HRT has been linked to an increased risk of getting breast, ovarian, and uterine cancer. This is the first study to look at the risk of HRT for women who already have ovarian cancer.
Because treatment for that disease can trigger menopause, doctors may prescribe HRT to help a woman’s symptoms. Researchers wanted to know if HRT affects survival in women who already have epithelial ovarian cancer, the most common type of the disease.
They included 150 women with epithelial ovarian cancer, mainly from the U.K. Their average age was 59.
Half were supposed to receive HRT for a minimum of 5 years, alongside their cancer treatment, and half did not. For the group that did receive HRT, the average time they stayed on the therapy was over a year. The main reason women stopped taking HRT was "medical reasons/side effects."
The researchers followed the women for an average of 19 years.

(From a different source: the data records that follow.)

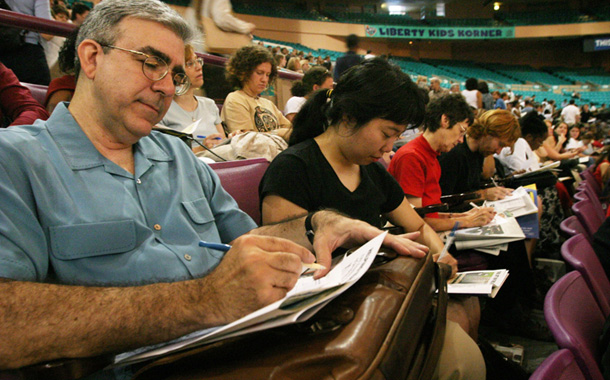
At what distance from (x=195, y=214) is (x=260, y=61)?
2229mm

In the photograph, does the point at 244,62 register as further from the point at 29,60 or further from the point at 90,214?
the point at 90,214

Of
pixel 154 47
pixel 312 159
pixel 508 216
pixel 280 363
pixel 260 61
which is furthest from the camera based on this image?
A: pixel 260 61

At end of the follow-up period, 53 of the 75 women (71%) who received the HRT had died, compared with 68 of the 75 women who did not receive it (91%). Most of the women who passed away died of ovarian cancer. Fifty women in the hormone replacement therapy group died of ovarian cancer compared with 56 women in the control group.
Researchers say that was a statistically significant benefit, in terms of survival, in the group taking hormone replacement therapy.
In a press release, Fiona Osgun, health information officer at Cancer Research UK, described the results as a "great first step," but she calls for larger studies to confirm the results.